Current treatment options for the spectrum of cognitive disorders brought about by vascular disease, termed vascular contributions to cognitive impairment and dementia (VCID), are limited due to a fundamental gap in understanding the underlying mechanisms. Our long-term goal is to elucidate key mechanistic drivers of VCID to identify potential therapeutic targets. The objective of this application is to explore the mechanisms underlying the role of brain insulin in vascular function in a model of insulin resistance and VCID. The central hypothesis is that elevated levels of endothelial protein tyrosine phosphatase 1B (PTP1B) reduces insulin transport and signaling contributing to cerebrovascular dysfunction and VCID. This hypothesis is based on preliminary data produced in the applicant’s laboratory.
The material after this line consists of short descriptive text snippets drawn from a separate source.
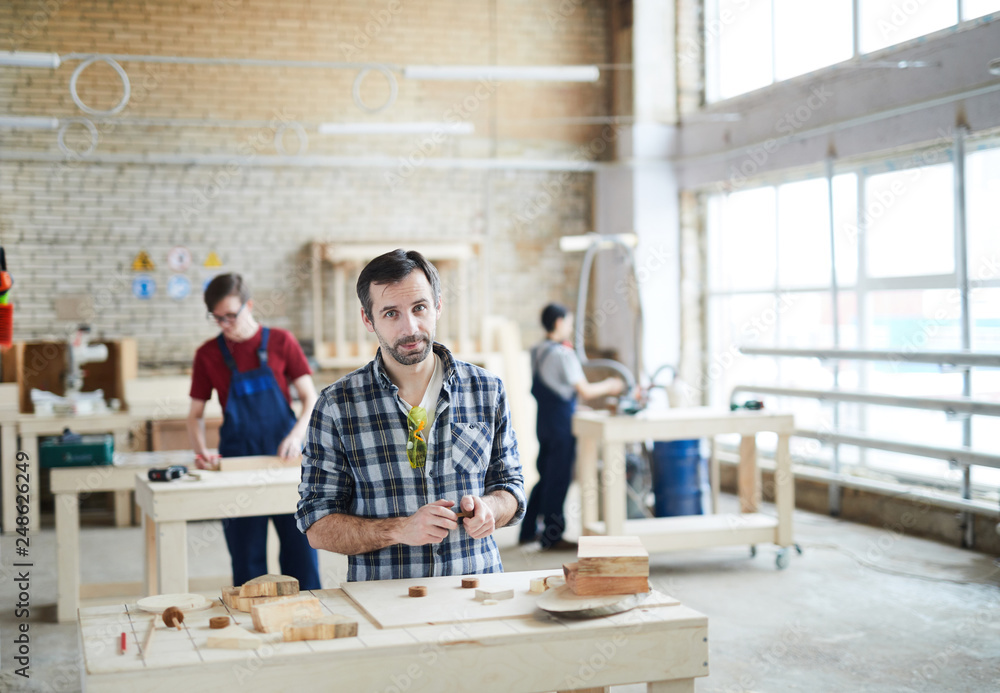 Content handsome middle-aged carpenter in checkered shirt standing at table with wooden details and looking at camera while assembling kids toys Content handsome middle-aged carpenter in checkered shirt standing at table with wooden details and looking at camera while assembling kids toys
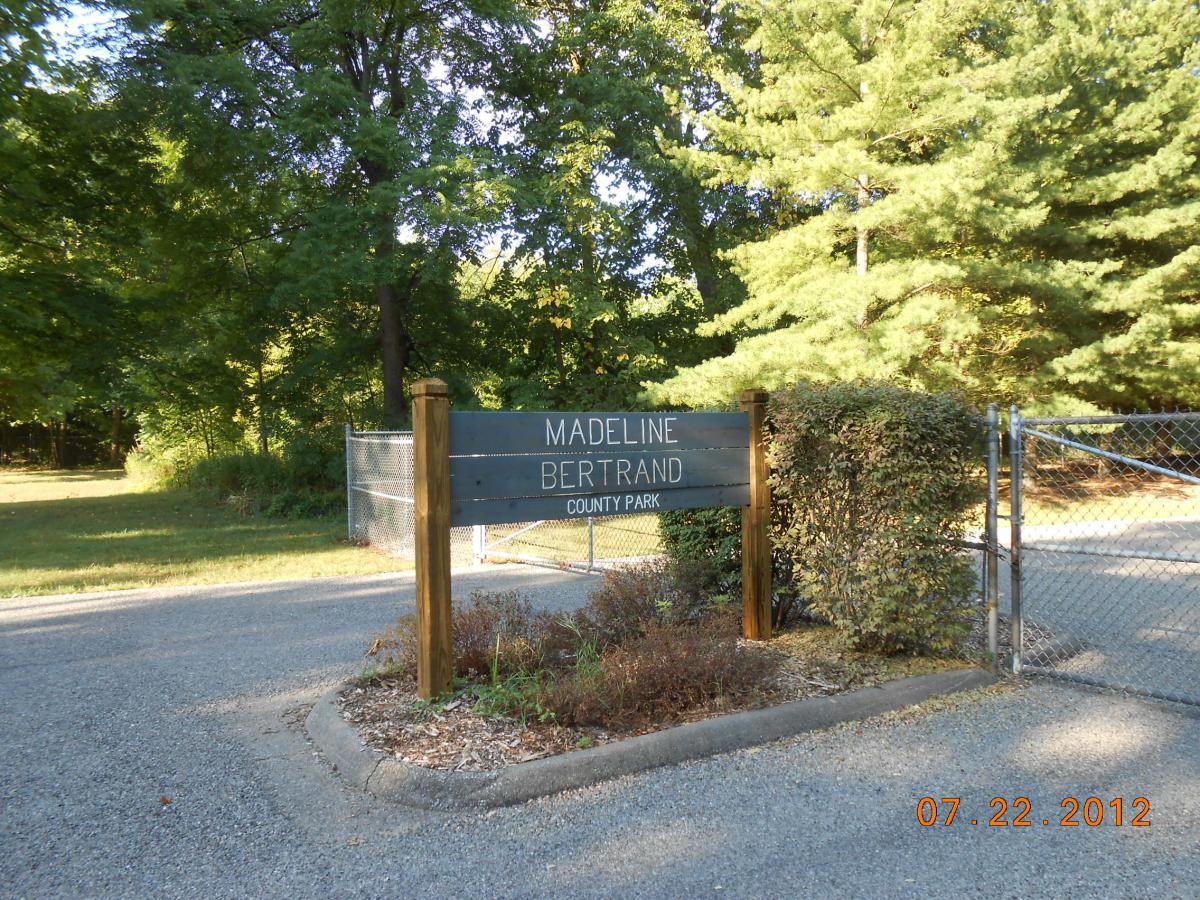 Sign for Madeline Bertrand County Park, set against a backdrop of trees, with a gravel entrance road leading into the park. The date "07.22.2012" is visible at the bottom of the image. Madeline Bertrand mountain bike trail.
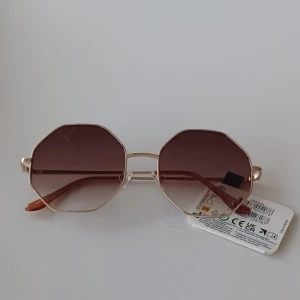 Guldiga åttakantiga solglasögon från Foster Grant, Prestige 7 - Snygga solglasögon med åttakantiga bruna glas och tunn guldfärgad metallbåge. Märket är Foster Grant och modellen heter prestige. Glasen har 100% UVA- och UVB-skydd. Perfekt accessoar för soliga dagar.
The rationale for the proposed research is that understanding the mechanisms underlying reduced brain insulin levels and signaling and its impact on vascular function may lead to innovative approaches to ameliorate VCID. This hypothesis will be tested by pursuing two specific aims: 1) test the hypothesis that elevated levels of PTP1B in endothelial cells reduces brain insulin levels and signaling, thereby reducing vascular function and 2) test the hypothesis that increasing brain insulin levels restores cerebrovascular function reversing VCID. Under Aim 1, insulin levels/signaling using molecular techniques and structural/functional changes using multiphoton imaging in capillaries will be assessed in young and middle-aged transgenic mice lacking PTP1B in endothelial cells on either a standard diet or high-fat diet (model of insulin resistance). Under Aim 2, cerebrovascular function, assessed via measuring cerebral blood flow, neuronal activity, and cognition, and functional recovery, assessed via evaluating survival, neurological, and sensorimotor function, will be examined in a young and middle-aged insulin resistant mouse model of VCID (middle cerebral artery occlusion model of stroke). The approach is innovative because of the study design, combination of methods, use of intranasal insulin, and focus on PTP1B as a mechanism underlying reduced brain insulin levels/signaling and vascular dysfunction associated with VCID. The proposed research is significant because it is expected to lead to the development of therapies targeted to key mechanisms underlying cerebrovascular dysfunction and VCID.

目前由血管疾病带来的认知障碍谱的治疗选择，称为 对认知障碍和痴呆（VCID）的血管贡献受到限制，这是由于基本差距 了解基本机制。我们的长期目标是阐明VCID的关键机械驱动器 确定潜在的治疗靶标。该应用的目的是探索基本机制 脑胰岛素在血管功能中的作用在胰岛素抵抗和VCID模型中的作用。中心假设是 升高的内皮蛋白酪氨酸磷酸酶1B（PTP1B）的水平降低了胰岛素的转运和 信号导致脑血管功能障碍和VCID。该假设基于初步数据 在申请人的实验室中生产。拟议研究的理由是了解 降低大脑胰岛素水平和信号传导及其对血管功能的影响的机制可能导致 为了改善VCID的创新方法。该假设将通过追求两个具体目标来检验：1） 检验以下假设：内皮细胞中PTP1B水平升高可降低脑胰岛素水平和信号传导， 从而降低血管功能并2）检验以下假设：增加脑胰岛素水平恢复 脑血管功能逆转VCID。在AIM 1下，使用分子技术的胰岛素水平/信号传导和 在毛细血管中使用多光子成像的结构/功能变化将在年轻和中年进行评估 在标准饮食或高脂饮食中，内皮细胞中缺乏PTP1B的转基因小鼠（胰岛素模型 反抗）。在AIM 2下，通过测量脑血流，神经元评估脑血管功能 通过评估生存，神经系统和感觉运动评估的活动，认知和功能恢复 功能，将在VCID的年轻和中年胰岛素耐药的小鼠模型中进行检查（中大脑 中风的动脉闭塞模型）。该方法是创新的，因为研究设计，结合 方法，鼻内胰岛素的使用以及专注于PTP1B作为降低脑胰岛素的机​​制 与VCID相关的水平/信号传导和血管功能障碍。拟议的研究很重要，因为它 预计将导致针对脑血管基础的关键机制的疗法的发展 功能障碍和VCID。